If a Swiss company sells all, substantially all or the material part of its assets without reinvesting the consideration, such transaction often qualifies as a factual modification of the company’s purpose without the consent of the shareholders’ meeting regarding its liquidation and, therefore, as a factual liquidation of the company. Such sale does not lie, as a matter of principle, in the competence of the board of directors of a Swiss company.
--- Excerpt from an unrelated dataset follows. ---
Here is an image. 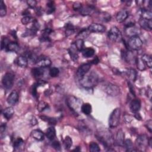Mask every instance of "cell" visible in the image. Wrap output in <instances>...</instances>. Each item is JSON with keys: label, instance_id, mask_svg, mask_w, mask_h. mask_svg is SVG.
Segmentation results:
<instances>
[{"label": "cell", "instance_id": "cell-1", "mask_svg": "<svg viewBox=\"0 0 152 152\" xmlns=\"http://www.w3.org/2000/svg\"><path fill=\"white\" fill-rule=\"evenodd\" d=\"M81 85L86 89H91L96 86L99 82V75L95 71L87 73L81 80Z\"/></svg>", "mask_w": 152, "mask_h": 152}, {"label": "cell", "instance_id": "cell-2", "mask_svg": "<svg viewBox=\"0 0 152 152\" xmlns=\"http://www.w3.org/2000/svg\"><path fill=\"white\" fill-rule=\"evenodd\" d=\"M67 103L68 106L71 110H72L75 113H77L80 109L82 108V101L75 98L73 96H69L67 100Z\"/></svg>", "mask_w": 152, "mask_h": 152}, {"label": "cell", "instance_id": "cell-3", "mask_svg": "<svg viewBox=\"0 0 152 152\" xmlns=\"http://www.w3.org/2000/svg\"><path fill=\"white\" fill-rule=\"evenodd\" d=\"M121 118V109L119 108L115 109L111 114L109 118V126L111 128L116 127L119 124Z\"/></svg>", "mask_w": 152, "mask_h": 152}, {"label": "cell", "instance_id": "cell-4", "mask_svg": "<svg viewBox=\"0 0 152 152\" xmlns=\"http://www.w3.org/2000/svg\"><path fill=\"white\" fill-rule=\"evenodd\" d=\"M128 45L130 48L134 51L140 50L143 46V41L138 36H132L129 39L128 41Z\"/></svg>", "mask_w": 152, "mask_h": 152}, {"label": "cell", "instance_id": "cell-5", "mask_svg": "<svg viewBox=\"0 0 152 152\" xmlns=\"http://www.w3.org/2000/svg\"><path fill=\"white\" fill-rule=\"evenodd\" d=\"M136 146L140 150H144L149 145V139L146 135L142 134L137 137L135 140Z\"/></svg>", "mask_w": 152, "mask_h": 152}, {"label": "cell", "instance_id": "cell-6", "mask_svg": "<svg viewBox=\"0 0 152 152\" xmlns=\"http://www.w3.org/2000/svg\"><path fill=\"white\" fill-rule=\"evenodd\" d=\"M108 38L113 42H119L122 39V35L119 29L116 27H112L108 32Z\"/></svg>", "mask_w": 152, "mask_h": 152}, {"label": "cell", "instance_id": "cell-7", "mask_svg": "<svg viewBox=\"0 0 152 152\" xmlns=\"http://www.w3.org/2000/svg\"><path fill=\"white\" fill-rule=\"evenodd\" d=\"M14 75L11 73H7L3 76L2 79V84L7 89H10L14 84Z\"/></svg>", "mask_w": 152, "mask_h": 152}, {"label": "cell", "instance_id": "cell-8", "mask_svg": "<svg viewBox=\"0 0 152 152\" xmlns=\"http://www.w3.org/2000/svg\"><path fill=\"white\" fill-rule=\"evenodd\" d=\"M91 66H92V64L90 63L83 64L79 67L77 71V73H76L77 77L79 80H81L84 77V75L87 73H89V70L91 68Z\"/></svg>", "mask_w": 152, "mask_h": 152}, {"label": "cell", "instance_id": "cell-9", "mask_svg": "<svg viewBox=\"0 0 152 152\" xmlns=\"http://www.w3.org/2000/svg\"><path fill=\"white\" fill-rule=\"evenodd\" d=\"M105 91L111 96H116L120 93V88L115 84L109 83L105 87Z\"/></svg>", "mask_w": 152, "mask_h": 152}, {"label": "cell", "instance_id": "cell-10", "mask_svg": "<svg viewBox=\"0 0 152 152\" xmlns=\"http://www.w3.org/2000/svg\"><path fill=\"white\" fill-rule=\"evenodd\" d=\"M36 64L38 66V67H40V68L48 67L51 65V61L47 56H42L38 57Z\"/></svg>", "mask_w": 152, "mask_h": 152}, {"label": "cell", "instance_id": "cell-11", "mask_svg": "<svg viewBox=\"0 0 152 152\" xmlns=\"http://www.w3.org/2000/svg\"><path fill=\"white\" fill-rule=\"evenodd\" d=\"M89 31L92 33H103L105 32L106 30V27L101 24L98 23H93L90 24L88 28H87Z\"/></svg>", "mask_w": 152, "mask_h": 152}, {"label": "cell", "instance_id": "cell-12", "mask_svg": "<svg viewBox=\"0 0 152 152\" xmlns=\"http://www.w3.org/2000/svg\"><path fill=\"white\" fill-rule=\"evenodd\" d=\"M78 50L76 48L74 43H72L70 48L68 50V53L70 56L71 59L74 62H76L79 59V54Z\"/></svg>", "mask_w": 152, "mask_h": 152}, {"label": "cell", "instance_id": "cell-13", "mask_svg": "<svg viewBox=\"0 0 152 152\" xmlns=\"http://www.w3.org/2000/svg\"><path fill=\"white\" fill-rule=\"evenodd\" d=\"M19 100V94L16 90H13L8 96L7 101L10 105H15Z\"/></svg>", "mask_w": 152, "mask_h": 152}, {"label": "cell", "instance_id": "cell-14", "mask_svg": "<svg viewBox=\"0 0 152 152\" xmlns=\"http://www.w3.org/2000/svg\"><path fill=\"white\" fill-rule=\"evenodd\" d=\"M141 108V102L139 99H134L130 104V109L132 113H137Z\"/></svg>", "mask_w": 152, "mask_h": 152}, {"label": "cell", "instance_id": "cell-15", "mask_svg": "<svg viewBox=\"0 0 152 152\" xmlns=\"http://www.w3.org/2000/svg\"><path fill=\"white\" fill-rule=\"evenodd\" d=\"M115 144L119 146H123L124 143V132L122 130H119L116 133L115 139Z\"/></svg>", "mask_w": 152, "mask_h": 152}, {"label": "cell", "instance_id": "cell-16", "mask_svg": "<svg viewBox=\"0 0 152 152\" xmlns=\"http://www.w3.org/2000/svg\"><path fill=\"white\" fill-rule=\"evenodd\" d=\"M129 16V13L126 10L119 11L116 16V20L118 23H123Z\"/></svg>", "mask_w": 152, "mask_h": 152}, {"label": "cell", "instance_id": "cell-17", "mask_svg": "<svg viewBox=\"0 0 152 152\" xmlns=\"http://www.w3.org/2000/svg\"><path fill=\"white\" fill-rule=\"evenodd\" d=\"M139 24L142 28L148 31H150L152 29V21L151 20H147L141 18L139 20Z\"/></svg>", "mask_w": 152, "mask_h": 152}, {"label": "cell", "instance_id": "cell-18", "mask_svg": "<svg viewBox=\"0 0 152 152\" xmlns=\"http://www.w3.org/2000/svg\"><path fill=\"white\" fill-rule=\"evenodd\" d=\"M95 11V7L92 6H87L86 7H82L80 10V12L81 14L83 16H89V15L92 14Z\"/></svg>", "mask_w": 152, "mask_h": 152}, {"label": "cell", "instance_id": "cell-19", "mask_svg": "<svg viewBox=\"0 0 152 152\" xmlns=\"http://www.w3.org/2000/svg\"><path fill=\"white\" fill-rule=\"evenodd\" d=\"M16 63L20 67L25 68L28 65V59L26 56H19L16 60Z\"/></svg>", "mask_w": 152, "mask_h": 152}, {"label": "cell", "instance_id": "cell-20", "mask_svg": "<svg viewBox=\"0 0 152 152\" xmlns=\"http://www.w3.org/2000/svg\"><path fill=\"white\" fill-rule=\"evenodd\" d=\"M31 136L38 141H42L44 140V134L40 130H34L31 132Z\"/></svg>", "mask_w": 152, "mask_h": 152}, {"label": "cell", "instance_id": "cell-21", "mask_svg": "<svg viewBox=\"0 0 152 152\" xmlns=\"http://www.w3.org/2000/svg\"><path fill=\"white\" fill-rule=\"evenodd\" d=\"M6 51L8 52H17L19 50L20 47L19 45L17 42H10L7 47L6 48Z\"/></svg>", "mask_w": 152, "mask_h": 152}, {"label": "cell", "instance_id": "cell-22", "mask_svg": "<svg viewBox=\"0 0 152 152\" xmlns=\"http://www.w3.org/2000/svg\"><path fill=\"white\" fill-rule=\"evenodd\" d=\"M32 74L36 79H39L43 75L44 70L43 68L36 67L32 70Z\"/></svg>", "mask_w": 152, "mask_h": 152}, {"label": "cell", "instance_id": "cell-23", "mask_svg": "<svg viewBox=\"0 0 152 152\" xmlns=\"http://www.w3.org/2000/svg\"><path fill=\"white\" fill-rule=\"evenodd\" d=\"M140 16L141 18L147 19V20H151L152 19V13L151 10H149L145 8H142L140 10Z\"/></svg>", "mask_w": 152, "mask_h": 152}, {"label": "cell", "instance_id": "cell-24", "mask_svg": "<svg viewBox=\"0 0 152 152\" xmlns=\"http://www.w3.org/2000/svg\"><path fill=\"white\" fill-rule=\"evenodd\" d=\"M14 114V110L13 107H8L4 109L3 111V115L4 117L7 120L10 119Z\"/></svg>", "mask_w": 152, "mask_h": 152}, {"label": "cell", "instance_id": "cell-25", "mask_svg": "<svg viewBox=\"0 0 152 152\" xmlns=\"http://www.w3.org/2000/svg\"><path fill=\"white\" fill-rule=\"evenodd\" d=\"M46 134L47 137L50 140H53L56 136V130L54 127H51L48 128L46 131Z\"/></svg>", "mask_w": 152, "mask_h": 152}, {"label": "cell", "instance_id": "cell-26", "mask_svg": "<svg viewBox=\"0 0 152 152\" xmlns=\"http://www.w3.org/2000/svg\"><path fill=\"white\" fill-rule=\"evenodd\" d=\"M81 111L84 114H85L86 115H89L91 113H92V105L88 103H83L82 106Z\"/></svg>", "mask_w": 152, "mask_h": 152}, {"label": "cell", "instance_id": "cell-27", "mask_svg": "<svg viewBox=\"0 0 152 152\" xmlns=\"http://www.w3.org/2000/svg\"><path fill=\"white\" fill-rule=\"evenodd\" d=\"M83 56L86 58H90L94 55L95 51L93 48H84L83 51H82Z\"/></svg>", "mask_w": 152, "mask_h": 152}, {"label": "cell", "instance_id": "cell-28", "mask_svg": "<svg viewBox=\"0 0 152 152\" xmlns=\"http://www.w3.org/2000/svg\"><path fill=\"white\" fill-rule=\"evenodd\" d=\"M142 60L143 61L145 65H146L149 68H151L152 66V59L151 56L149 55L144 54L142 57Z\"/></svg>", "mask_w": 152, "mask_h": 152}, {"label": "cell", "instance_id": "cell-29", "mask_svg": "<svg viewBox=\"0 0 152 152\" xmlns=\"http://www.w3.org/2000/svg\"><path fill=\"white\" fill-rule=\"evenodd\" d=\"M127 75L130 80L132 82H135L137 79V71L134 69H129L127 71Z\"/></svg>", "mask_w": 152, "mask_h": 152}, {"label": "cell", "instance_id": "cell-30", "mask_svg": "<svg viewBox=\"0 0 152 152\" xmlns=\"http://www.w3.org/2000/svg\"><path fill=\"white\" fill-rule=\"evenodd\" d=\"M124 145L125 146L127 151H136L134 149V146H133L132 141L131 140H130V139H127L124 142Z\"/></svg>", "mask_w": 152, "mask_h": 152}, {"label": "cell", "instance_id": "cell-31", "mask_svg": "<svg viewBox=\"0 0 152 152\" xmlns=\"http://www.w3.org/2000/svg\"><path fill=\"white\" fill-rule=\"evenodd\" d=\"M126 33H127V35H131V36H136V35H137V34L139 33V30H137V28H135L134 26L130 27H127Z\"/></svg>", "mask_w": 152, "mask_h": 152}, {"label": "cell", "instance_id": "cell-32", "mask_svg": "<svg viewBox=\"0 0 152 152\" xmlns=\"http://www.w3.org/2000/svg\"><path fill=\"white\" fill-rule=\"evenodd\" d=\"M74 32V26L71 23H67L66 25V33L68 36L73 34Z\"/></svg>", "mask_w": 152, "mask_h": 152}, {"label": "cell", "instance_id": "cell-33", "mask_svg": "<svg viewBox=\"0 0 152 152\" xmlns=\"http://www.w3.org/2000/svg\"><path fill=\"white\" fill-rule=\"evenodd\" d=\"M7 14V7L3 1H0V16L4 17Z\"/></svg>", "mask_w": 152, "mask_h": 152}, {"label": "cell", "instance_id": "cell-34", "mask_svg": "<svg viewBox=\"0 0 152 152\" xmlns=\"http://www.w3.org/2000/svg\"><path fill=\"white\" fill-rule=\"evenodd\" d=\"M89 150L92 152H98L100 150L99 145L95 142H91L90 143Z\"/></svg>", "mask_w": 152, "mask_h": 152}, {"label": "cell", "instance_id": "cell-35", "mask_svg": "<svg viewBox=\"0 0 152 152\" xmlns=\"http://www.w3.org/2000/svg\"><path fill=\"white\" fill-rule=\"evenodd\" d=\"M135 63L137 64V68L141 70H144L146 68V65L144 64V63H143V61L142 60V59L140 58H136L135 59Z\"/></svg>", "mask_w": 152, "mask_h": 152}, {"label": "cell", "instance_id": "cell-36", "mask_svg": "<svg viewBox=\"0 0 152 152\" xmlns=\"http://www.w3.org/2000/svg\"><path fill=\"white\" fill-rule=\"evenodd\" d=\"M40 118H42V120L46 121V122L50 124L55 125L56 123V120L54 118L46 116H40Z\"/></svg>", "mask_w": 152, "mask_h": 152}, {"label": "cell", "instance_id": "cell-37", "mask_svg": "<svg viewBox=\"0 0 152 152\" xmlns=\"http://www.w3.org/2000/svg\"><path fill=\"white\" fill-rule=\"evenodd\" d=\"M76 48H77L79 51H82L84 49V41L83 39H77L74 43Z\"/></svg>", "mask_w": 152, "mask_h": 152}, {"label": "cell", "instance_id": "cell-38", "mask_svg": "<svg viewBox=\"0 0 152 152\" xmlns=\"http://www.w3.org/2000/svg\"><path fill=\"white\" fill-rule=\"evenodd\" d=\"M64 144L66 149L68 150L71 148L73 145V141L72 139L69 136H67L64 140Z\"/></svg>", "mask_w": 152, "mask_h": 152}, {"label": "cell", "instance_id": "cell-39", "mask_svg": "<svg viewBox=\"0 0 152 152\" xmlns=\"http://www.w3.org/2000/svg\"><path fill=\"white\" fill-rule=\"evenodd\" d=\"M90 32L88 30V29H83L79 33L77 38H79V39H83V38H86L90 34Z\"/></svg>", "mask_w": 152, "mask_h": 152}, {"label": "cell", "instance_id": "cell-40", "mask_svg": "<svg viewBox=\"0 0 152 152\" xmlns=\"http://www.w3.org/2000/svg\"><path fill=\"white\" fill-rule=\"evenodd\" d=\"M24 144V141L21 138H18L16 140V141L14 142V149L15 150H17L19 149L20 147L22 146V145Z\"/></svg>", "mask_w": 152, "mask_h": 152}, {"label": "cell", "instance_id": "cell-41", "mask_svg": "<svg viewBox=\"0 0 152 152\" xmlns=\"http://www.w3.org/2000/svg\"><path fill=\"white\" fill-rule=\"evenodd\" d=\"M48 107V104L45 103V102H40L38 106V110L39 112H42L45 111L46 109H47Z\"/></svg>", "mask_w": 152, "mask_h": 152}, {"label": "cell", "instance_id": "cell-42", "mask_svg": "<svg viewBox=\"0 0 152 152\" xmlns=\"http://www.w3.org/2000/svg\"><path fill=\"white\" fill-rule=\"evenodd\" d=\"M59 73V70L56 67H52L50 70V75L52 77H56Z\"/></svg>", "mask_w": 152, "mask_h": 152}, {"label": "cell", "instance_id": "cell-43", "mask_svg": "<svg viewBox=\"0 0 152 152\" xmlns=\"http://www.w3.org/2000/svg\"><path fill=\"white\" fill-rule=\"evenodd\" d=\"M100 18L103 22H109L111 19V17L110 16V14L108 13H103L102 14H100Z\"/></svg>", "mask_w": 152, "mask_h": 152}, {"label": "cell", "instance_id": "cell-44", "mask_svg": "<svg viewBox=\"0 0 152 152\" xmlns=\"http://www.w3.org/2000/svg\"><path fill=\"white\" fill-rule=\"evenodd\" d=\"M32 21H33V19H32V18L29 16H26L22 19V23L23 24H27Z\"/></svg>", "mask_w": 152, "mask_h": 152}, {"label": "cell", "instance_id": "cell-45", "mask_svg": "<svg viewBox=\"0 0 152 152\" xmlns=\"http://www.w3.org/2000/svg\"><path fill=\"white\" fill-rule=\"evenodd\" d=\"M10 42V40L7 38H4L1 41V50H3V49H6L7 45Z\"/></svg>", "mask_w": 152, "mask_h": 152}, {"label": "cell", "instance_id": "cell-46", "mask_svg": "<svg viewBox=\"0 0 152 152\" xmlns=\"http://www.w3.org/2000/svg\"><path fill=\"white\" fill-rule=\"evenodd\" d=\"M27 3L30 8H35L37 5V1H35V0H28V1H27Z\"/></svg>", "mask_w": 152, "mask_h": 152}, {"label": "cell", "instance_id": "cell-47", "mask_svg": "<svg viewBox=\"0 0 152 152\" xmlns=\"http://www.w3.org/2000/svg\"><path fill=\"white\" fill-rule=\"evenodd\" d=\"M38 86V83H35L32 86V95L34 97H36L37 96V87Z\"/></svg>", "mask_w": 152, "mask_h": 152}, {"label": "cell", "instance_id": "cell-48", "mask_svg": "<svg viewBox=\"0 0 152 152\" xmlns=\"http://www.w3.org/2000/svg\"><path fill=\"white\" fill-rule=\"evenodd\" d=\"M52 146L53 148L55 149V150H59L61 149L60 143H59V142H58V141H54V142H53V143H52Z\"/></svg>", "mask_w": 152, "mask_h": 152}, {"label": "cell", "instance_id": "cell-49", "mask_svg": "<svg viewBox=\"0 0 152 152\" xmlns=\"http://www.w3.org/2000/svg\"><path fill=\"white\" fill-rule=\"evenodd\" d=\"M151 124H152V121H151V119L147 121V122L146 124V126L147 130L149 131V132L150 133H151V132H152V126H151Z\"/></svg>", "mask_w": 152, "mask_h": 152}, {"label": "cell", "instance_id": "cell-50", "mask_svg": "<svg viewBox=\"0 0 152 152\" xmlns=\"http://www.w3.org/2000/svg\"><path fill=\"white\" fill-rule=\"evenodd\" d=\"M82 6L80 3H75L73 5V8L74 10H80Z\"/></svg>", "mask_w": 152, "mask_h": 152}, {"label": "cell", "instance_id": "cell-51", "mask_svg": "<svg viewBox=\"0 0 152 152\" xmlns=\"http://www.w3.org/2000/svg\"><path fill=\"white\" fill-rule=\"evenodd\" d=\"M30 123H31V124L33 126H36L37 124H38V121H37V119L35 118V117H32V118L31 119V120H30Z\"/></svg>", "mask_w": 152, "mask_h": 152}, {"label": "cell", "instance_id": "cell-52", "mask_svg": "<svg viewBox=\"0 0 152 152\" xmlns=\"http://www.w3.org/2000/svg\"><path fill=\"white\" fill-rule=\"evenodd\" d=\"M99 58H98V56H96L92 61H91V64H98V63H99Z\"/></svg>", "mask_w": 152, "mask_h": 152}, {"label": "cell", "instance_id": "cell-53", "mask_svg": "<svg viewBox=\"0 0 152 152\" xmlns=\"http://www.w3.org/2000/svg\"><path fill=\"white\" fill-rule=\"evenodd\" d=\"M6 128V124H2V125L1 126V127H0V131H1V134H3V132L5 131Z\"/></svg>", "mask_w": 152, "mask_h": 152}, {"label": "cell", "instance_id": "cell-54", "mask_svg": "<svg viewBox=\"0 0 152 152\" xmlns=\"http://www.w3.org/2000/svg\"><path fill=\"white\" fill-rule=\"evenodd\" d=\"M135 117L137 119H139V120H140V119H142V117L140 116V114H138V112H137V113H135Z\"/></svg>", "mask_w": 152, "mask_h": 152}]
</instances>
Further, a sale of all, substantially all or the material part of assets of a company can hardly be justified by the company’s interests. If a sale qualifies as factual liquidation, it will be null and void, and may lead to directors’ liability. To address this issue, the company can be put into voluntary liquidation before the sale transaction takes place. In cases where it is doubtful whether the contemplated sale will qualify as factual liquidation and the initiation of voluntary liquidation proceedings is not feasible, it is recommended to have the shareholders decide on the planned transaction in order to reduce the risk of personal liability of the directors.
Although specific transfer pricing provisions are not known in Switzerland, Swiss tax authorities may add commercially unjustified expenses of legal entities to their taxable profit. To avoid such qualification, intra-group services and assets have to pass the arm’s-length test and serve a business purpose of the entities involved (see question 16).
Accounting and taxAccounting and valuation
How will the corporate reorganisation be treated from an accounting perspective? How are target assets and businesses valued?
The Swiss statutory accounting principles also apply to corporate re-organisations. However, in order to benefit from a tax-neutral corporate reorganisation, assets and liabilities need to be transferred at book value (see question 13). Such book value transfers often trigger financial assistance issues if, for example, the book value of the transferred assets by a Swiss subsidiary to its parent company is lower than the fair market value of the assets (see question 10).Tax issues
What tax issues need to be considered? What are the tax implications of carrying out a corporate reorganisation?
Corporate reorganisations (eg, mergers, demergers, share-for-share exchanges (quasi-mergers) or the transfer of assets and liabilities) may qualify as tax-neutral restructurings if certain preconditions are met. Such tax-neutral transaction requires, inter alia, that the assets and liabilities are transferred at book value and remain subject to unlimited taxation in Switzerland. Otherwise, corporate income tax, issuance stamp tax, securities transfer tax, withholding tax, value added tax, real estate capital gain or transfer taxes might be triggered. Therefore, corporate reorganisations are usually structured in a way to meet the requirements for a tax-neutral reorganisation. In order to obtain tax certainty about the contemplated new structure, it is often recommended to apply for a tax ruling with the competent tax authorities.